I told him that he might go on, and never was a programme more faithfully carried out to the very letter. A flood of ridiculous nonsense rushed from that mouth; laughable simplicities mixed with bits of theological learning, and fragments of coarse wit, so pointed at times, that I was amazed, and quite unable to solve the problem whether that individual were a born idiot or a tremendous rogue.
“So you come from Madrid. Ah, how delightful Madrid must be! I have never been there. Have no cash for the railroad. Cash! I wish I might see some! Well, Serafín, my boy, when it rains dollars you’ll get some. And are the streets in Madrid like—those—of Pontevedra? I suppose the pavements are of marble. Well, the people there go off to the other world, either raging or singing, don’t they? Well, then I do not envy the people in Madrid a bit. All are equal in the presence of death, sir. And you, what are you studying for? To be one of those who make viaducts, railroads, and tunnels? Ah, then we’ll have to call you Your Excellency! You’ll be a Minister, and you’ll make me an electoral canon,—I mean lectoral. Still, I would make a better penitentiary canon, because I am awfully penitent. And you, even if you come to be more of an engineer than the very one who invented engineering, you’ll not get ahead like your uncle. Get on! Ah, your uncle knows how; he is a crafty one. Nobody can get the cream out of Don Vicente Sotopeña as he does. That business of the lots was a good slice, and now they are going to hire his house for the post-office, and pay him a million dollars rent. Afterward, when they have elections, they’ll come to soft-soap us priests. But as a friend of mine, a priest, said to me: Gee-up, there, vade retro, exorciso te, for liberalism is sin, and if anybody doubts it I will thrust under his nose the fundamental doctrine of de fide, expounded by the Holy Vatican Council. Our palates here are not spoiled by mongrel sauces. Ha, ha, ha!”

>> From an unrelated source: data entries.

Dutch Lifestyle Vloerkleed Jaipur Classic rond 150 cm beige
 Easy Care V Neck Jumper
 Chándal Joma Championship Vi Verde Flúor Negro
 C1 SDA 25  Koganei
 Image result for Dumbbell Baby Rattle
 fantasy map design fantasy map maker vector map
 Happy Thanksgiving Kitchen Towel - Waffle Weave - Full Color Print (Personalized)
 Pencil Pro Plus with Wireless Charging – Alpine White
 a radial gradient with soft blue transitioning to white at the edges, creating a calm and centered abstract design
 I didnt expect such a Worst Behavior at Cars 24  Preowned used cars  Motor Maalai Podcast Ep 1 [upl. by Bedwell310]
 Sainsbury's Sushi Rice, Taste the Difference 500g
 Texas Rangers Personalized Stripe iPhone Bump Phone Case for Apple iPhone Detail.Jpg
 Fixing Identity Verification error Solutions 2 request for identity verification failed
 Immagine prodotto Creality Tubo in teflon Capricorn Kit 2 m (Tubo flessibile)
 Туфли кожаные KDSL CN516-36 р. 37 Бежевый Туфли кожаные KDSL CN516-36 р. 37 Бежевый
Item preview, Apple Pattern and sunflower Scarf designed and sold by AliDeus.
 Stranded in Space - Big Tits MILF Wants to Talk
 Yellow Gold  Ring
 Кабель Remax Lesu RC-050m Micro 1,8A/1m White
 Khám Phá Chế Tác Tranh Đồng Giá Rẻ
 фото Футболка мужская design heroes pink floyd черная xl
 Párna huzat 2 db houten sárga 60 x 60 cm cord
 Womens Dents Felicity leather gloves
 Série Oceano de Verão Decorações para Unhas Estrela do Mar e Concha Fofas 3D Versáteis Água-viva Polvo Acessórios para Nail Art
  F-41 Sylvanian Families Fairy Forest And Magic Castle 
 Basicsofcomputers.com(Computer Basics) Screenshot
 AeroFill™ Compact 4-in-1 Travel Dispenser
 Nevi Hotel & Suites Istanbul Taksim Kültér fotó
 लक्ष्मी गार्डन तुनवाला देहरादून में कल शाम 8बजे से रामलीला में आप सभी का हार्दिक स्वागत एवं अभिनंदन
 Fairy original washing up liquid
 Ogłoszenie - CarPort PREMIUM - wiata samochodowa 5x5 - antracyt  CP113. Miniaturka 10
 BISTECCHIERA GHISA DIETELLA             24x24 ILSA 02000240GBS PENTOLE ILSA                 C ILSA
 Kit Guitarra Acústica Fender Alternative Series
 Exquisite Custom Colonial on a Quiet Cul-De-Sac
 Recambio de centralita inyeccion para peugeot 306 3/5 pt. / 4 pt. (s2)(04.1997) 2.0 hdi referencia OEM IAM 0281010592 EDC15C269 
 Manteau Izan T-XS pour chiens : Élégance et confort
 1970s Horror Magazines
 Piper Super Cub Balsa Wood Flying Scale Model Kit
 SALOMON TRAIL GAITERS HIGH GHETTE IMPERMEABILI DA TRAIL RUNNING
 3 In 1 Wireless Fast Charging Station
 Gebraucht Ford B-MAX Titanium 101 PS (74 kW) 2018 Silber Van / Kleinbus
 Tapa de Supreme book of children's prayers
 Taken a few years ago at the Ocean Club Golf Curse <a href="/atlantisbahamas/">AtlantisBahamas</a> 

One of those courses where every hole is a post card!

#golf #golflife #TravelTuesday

“And what do you think about politics?” I inquired.
“About politics? Noble breasts can hold but one opinion.”
“Let’s hear what opinions noble breasts hold.”
“Well, I will tell you through the lips of one who knew what he was talking about: Nequit idem simul esse et non esse. Do you want it any clearer? I am not an advocate of Iglesia liebre en el Estado galgo (a church like a hare in a state like a grey-hound). Quod semper, quod ubique, quod ab omnibus.”